Not so clean
EDITOR: One pillar of Sonoma Clean Power is a 50-megawatt biomass plant that would burn wood to generate electricity. Carbon dioxide from wood is deemed to be "clean" while carbon dioxide from natural gas (ancient biomass) is "dirty." This distinction baffles those trained in chemistry or physics.
The biomass plant would burn 350,000 tons of wood annually, requiring 17,500 truckloads per year (48 per day, 365 days per year) driving perhaps 100 mile round-trips. The carbon dioxide emissions from heavy duty trucks and the equipment needed to load the wood is supposedly "clean."
Trucks of this size cause 1,000 times more wear and tear on our roads than SUVs. Our crumbling road system would be clogged with trucks and would further deteriorate to third world conditions.
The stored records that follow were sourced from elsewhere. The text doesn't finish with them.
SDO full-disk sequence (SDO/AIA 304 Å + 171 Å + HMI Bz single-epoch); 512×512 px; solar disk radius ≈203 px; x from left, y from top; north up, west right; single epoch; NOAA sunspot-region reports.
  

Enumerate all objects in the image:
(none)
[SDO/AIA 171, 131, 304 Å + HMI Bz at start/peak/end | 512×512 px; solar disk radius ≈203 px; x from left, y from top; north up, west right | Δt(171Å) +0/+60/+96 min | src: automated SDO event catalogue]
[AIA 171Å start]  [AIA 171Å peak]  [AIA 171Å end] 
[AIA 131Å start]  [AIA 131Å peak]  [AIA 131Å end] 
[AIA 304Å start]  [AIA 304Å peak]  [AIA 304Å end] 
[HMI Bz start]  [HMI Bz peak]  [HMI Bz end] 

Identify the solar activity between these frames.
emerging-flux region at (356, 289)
Many proponents of Sonoma Clean Power would likely be among the most vocal objectors to building a biomass project, lending credence to Barnum & Bailey's belief that a sucker is born every minute. Without a biomass plant, many of the promised "green" jobs driving trucks would disappear.
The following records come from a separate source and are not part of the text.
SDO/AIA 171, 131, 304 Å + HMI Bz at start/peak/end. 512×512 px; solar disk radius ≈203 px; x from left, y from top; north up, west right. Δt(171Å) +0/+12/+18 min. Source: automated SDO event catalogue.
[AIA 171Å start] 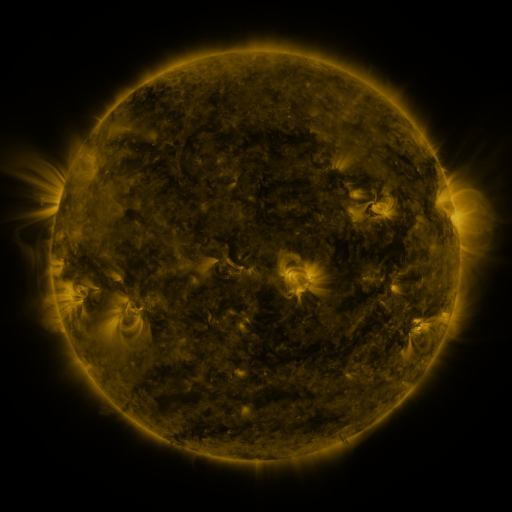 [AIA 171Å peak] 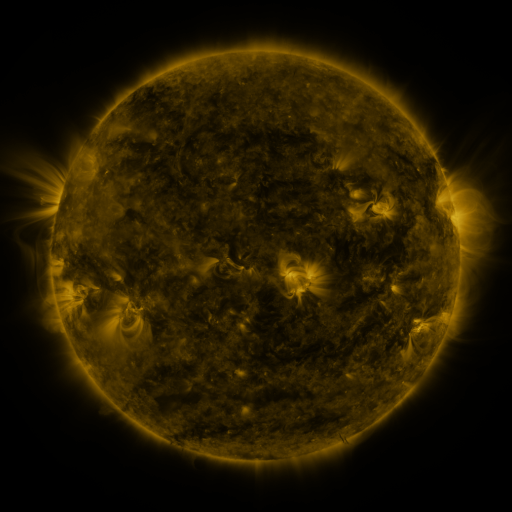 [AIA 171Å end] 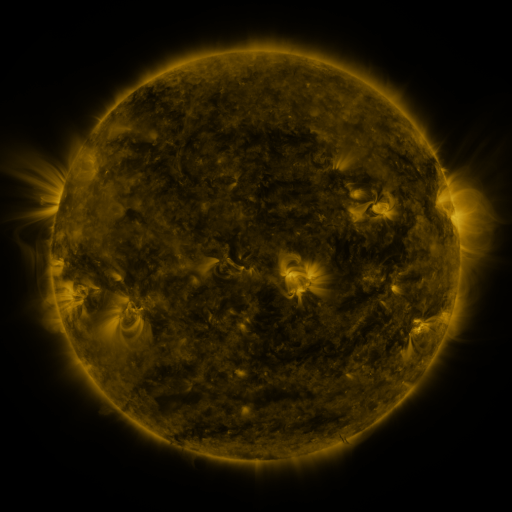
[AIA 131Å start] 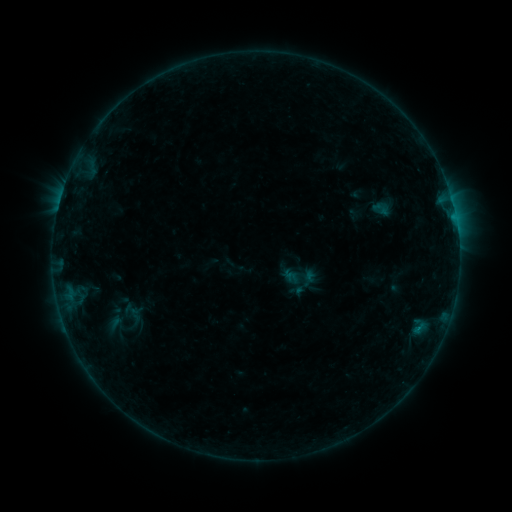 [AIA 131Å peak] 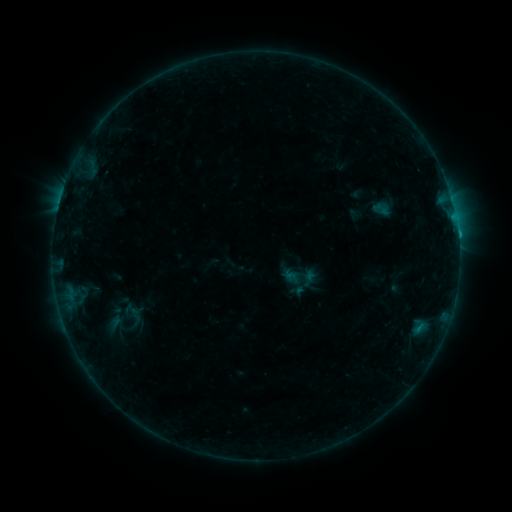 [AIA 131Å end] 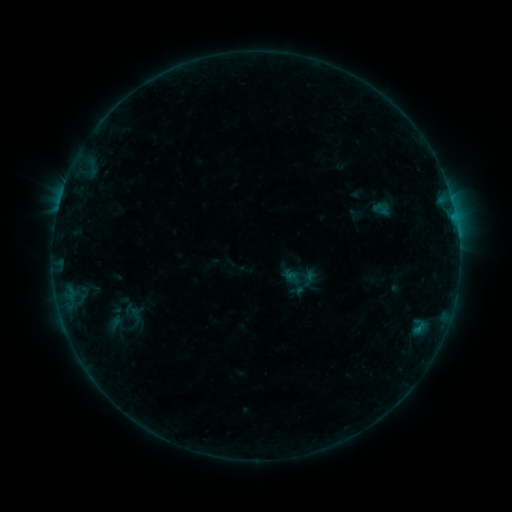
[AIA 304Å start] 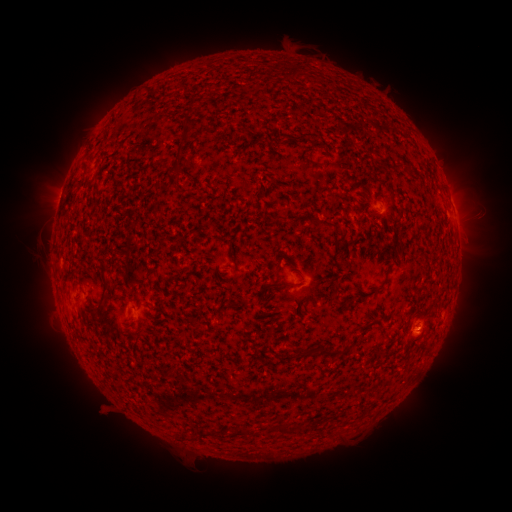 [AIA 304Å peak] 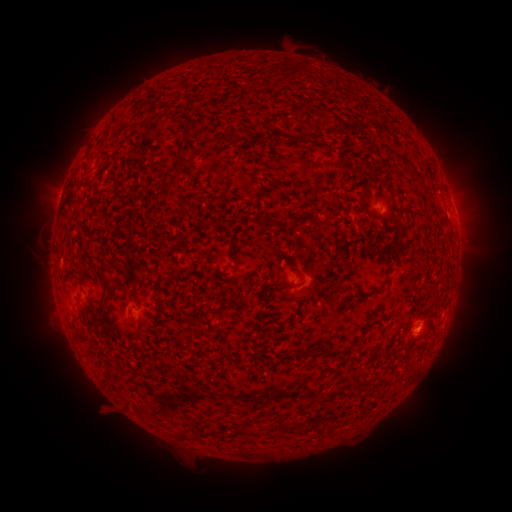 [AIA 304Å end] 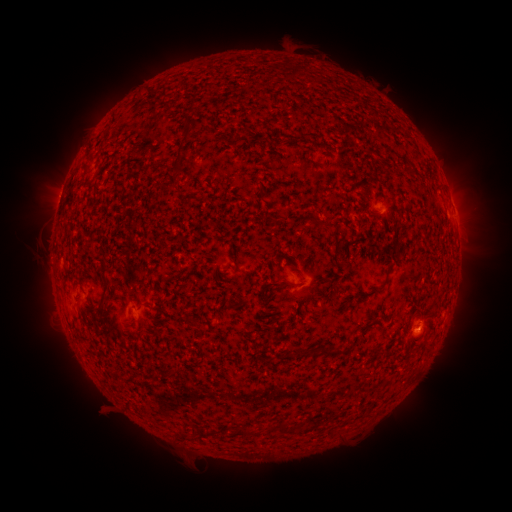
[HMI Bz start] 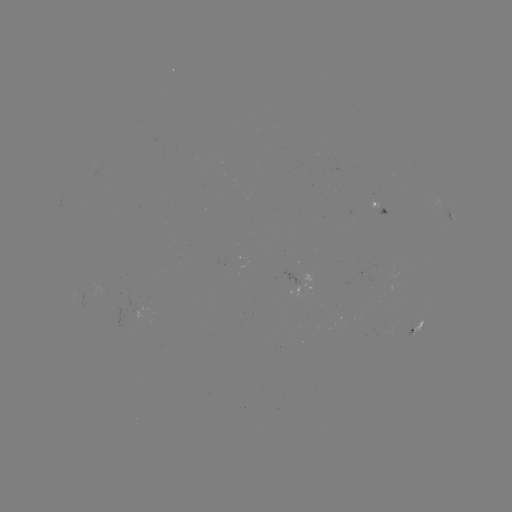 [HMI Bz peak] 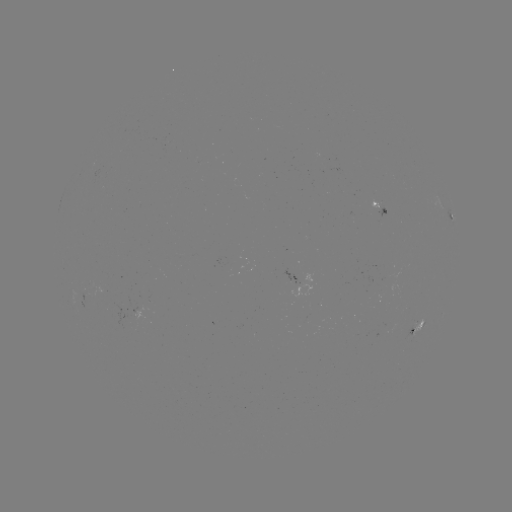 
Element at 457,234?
B5.4 flare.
For my home, I wish "community choice" included the Sacramento Municipal Utility District, whose rates are 30 percent below either PG&E or what Sonoma Clean Power is proposing.
CRAIG S. HARRISON
Santa Rosa's vote
EDITOR: I commend Mayor Scott Bartley for his decision to schedule a vote by the Santa Rosa City Council on Sonoma Clean Power for July 9 ("Power agency deadline extended," Saturday). I hope that on June 25 the Clean Power joint powers authority gives serious consideration to the adjustments in the governing processes that are being requested by cities.